By identifying these dimensions through a one-time 15-second calibration and removing error correction on the remaining 96–97% noise dimensions, SpectralQuant achieves better quality and better compression simultaneously.
| SpectralQuant | TurboQuant | Improvement | |
|---|---|---|---|
| Cosine similarity (Qwen 2.5-14B) | 0.9485 | 0.9226 | +2.59 pp |
| Compression ratio | 5.95× | 5.02× | +18.6% |
| Latency (512 tokens) | 0.257 ms/step | 0.566 ms/step | 2.2× faster |
| Perplexity (Qwen 7B, 1024 tok) | 7.51 | 7.51 | Compression-neutral |
-
Universal low-rank structure. d_eff/head_dim ≈ 3–4% across Qwen (1.5B, 7B, 14B), Llama 3.1-8B, Mistral 7B, and Gemma 2-9B — the ratio is constant across head dimensions, model sizes, and architecture families.
-
Statistically significant. 10-seed CI on Qwen 2.5-1.5B: SQ mean=0.8635 ± 0.0024 vs TQ mean=0.8409 ± 0.0046, Wilcoxon p=0.031.
-
Faster at all sequence lengths. SQ is faster than TQ at 512, 1024, and 2048 tokens. No latency penalty for calibration-aware compression.
-
KV spectral asymmetry. Keys: d_eff ≈ 4. Values: d_eff ≈ 40–55 (10–15× larger). This explains why low-rank compression fails for values while SQ succeeds.

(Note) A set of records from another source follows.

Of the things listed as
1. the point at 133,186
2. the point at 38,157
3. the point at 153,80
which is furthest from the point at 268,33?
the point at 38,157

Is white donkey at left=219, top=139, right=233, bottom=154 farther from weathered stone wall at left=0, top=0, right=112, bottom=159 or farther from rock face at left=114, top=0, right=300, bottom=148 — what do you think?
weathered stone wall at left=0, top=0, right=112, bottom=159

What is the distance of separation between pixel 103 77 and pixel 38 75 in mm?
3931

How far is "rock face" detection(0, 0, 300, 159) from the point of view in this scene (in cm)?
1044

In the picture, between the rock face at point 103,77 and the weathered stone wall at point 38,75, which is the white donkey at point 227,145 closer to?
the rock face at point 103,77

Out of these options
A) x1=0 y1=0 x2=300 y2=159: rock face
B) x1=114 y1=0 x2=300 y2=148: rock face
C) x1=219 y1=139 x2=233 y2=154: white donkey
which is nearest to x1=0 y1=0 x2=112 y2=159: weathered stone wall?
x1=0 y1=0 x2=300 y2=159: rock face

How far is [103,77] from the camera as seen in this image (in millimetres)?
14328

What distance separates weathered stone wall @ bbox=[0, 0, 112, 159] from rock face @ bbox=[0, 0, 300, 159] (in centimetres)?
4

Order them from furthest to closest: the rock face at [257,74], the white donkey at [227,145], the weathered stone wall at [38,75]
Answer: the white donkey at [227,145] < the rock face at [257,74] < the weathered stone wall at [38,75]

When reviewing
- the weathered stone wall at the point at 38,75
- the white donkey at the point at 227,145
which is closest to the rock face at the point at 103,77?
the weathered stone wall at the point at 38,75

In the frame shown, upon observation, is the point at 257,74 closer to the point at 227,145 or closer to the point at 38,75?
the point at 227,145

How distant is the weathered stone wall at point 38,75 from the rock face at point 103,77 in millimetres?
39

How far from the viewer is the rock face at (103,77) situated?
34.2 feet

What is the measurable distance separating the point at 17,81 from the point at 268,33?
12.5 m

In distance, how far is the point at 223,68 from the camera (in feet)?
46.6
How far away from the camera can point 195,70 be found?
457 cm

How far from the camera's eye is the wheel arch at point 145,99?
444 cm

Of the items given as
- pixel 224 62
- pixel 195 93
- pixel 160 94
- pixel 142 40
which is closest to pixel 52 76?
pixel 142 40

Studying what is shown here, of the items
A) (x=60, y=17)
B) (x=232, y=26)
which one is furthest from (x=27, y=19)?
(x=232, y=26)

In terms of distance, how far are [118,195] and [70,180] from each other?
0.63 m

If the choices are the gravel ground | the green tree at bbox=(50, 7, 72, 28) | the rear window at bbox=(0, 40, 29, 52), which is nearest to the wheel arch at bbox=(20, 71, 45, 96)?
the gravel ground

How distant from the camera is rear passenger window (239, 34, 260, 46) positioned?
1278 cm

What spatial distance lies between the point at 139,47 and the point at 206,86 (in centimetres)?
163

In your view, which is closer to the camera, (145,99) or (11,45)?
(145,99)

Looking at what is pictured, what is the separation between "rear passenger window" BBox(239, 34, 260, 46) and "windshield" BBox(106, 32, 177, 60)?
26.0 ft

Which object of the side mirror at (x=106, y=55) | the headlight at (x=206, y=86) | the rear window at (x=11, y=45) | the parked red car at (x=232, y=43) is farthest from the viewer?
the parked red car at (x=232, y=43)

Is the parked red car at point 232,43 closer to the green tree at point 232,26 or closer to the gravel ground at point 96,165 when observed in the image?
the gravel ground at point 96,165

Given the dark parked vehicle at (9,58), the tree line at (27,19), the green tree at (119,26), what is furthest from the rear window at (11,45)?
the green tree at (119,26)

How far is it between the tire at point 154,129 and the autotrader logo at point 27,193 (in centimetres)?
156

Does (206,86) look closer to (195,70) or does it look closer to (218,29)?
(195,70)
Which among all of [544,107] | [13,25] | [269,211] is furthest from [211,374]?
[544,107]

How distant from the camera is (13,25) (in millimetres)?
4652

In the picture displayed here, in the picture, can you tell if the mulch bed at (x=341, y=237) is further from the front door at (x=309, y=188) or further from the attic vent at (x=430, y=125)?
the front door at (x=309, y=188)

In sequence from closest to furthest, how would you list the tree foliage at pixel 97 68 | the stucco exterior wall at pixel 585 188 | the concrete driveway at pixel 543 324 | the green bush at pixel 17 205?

git clone https://github.com/dynamis-labs/spectralquant.git
cd spectralquant
pip install -e ".[dev]"
# Clone TurboQuant baseline
mkdir -p baseline
git clone https://github.com/DevTechJr/turboquant_cutile.git baseline/turboquant_cutile
# Run main experiment (quick mode)
PYTHONPATH=src python experiments/run_memory_efficiency.py --quick# Core experiments
PYTHONPATH=src python experiments/neurips_models_asymmetry.py # Mistral + Gemma + KV asymmetry
PYTHONPATH=src python experiments/neurips_seeds_latency.py # 10-seed CI + latency crossover
PYTHONPATH=src python experiments/neurips_llama_full.py # LongBench on Llama (requires HF_TOKEN)
PYTHONPATH=src python experiments/lowrank_cossim_sweep.py # Low-rank sweep- Python ≥ 3.10
- PyTorch ≥ 2.2.0
- CUDA GPU (experiments ran on NVIDIA B200)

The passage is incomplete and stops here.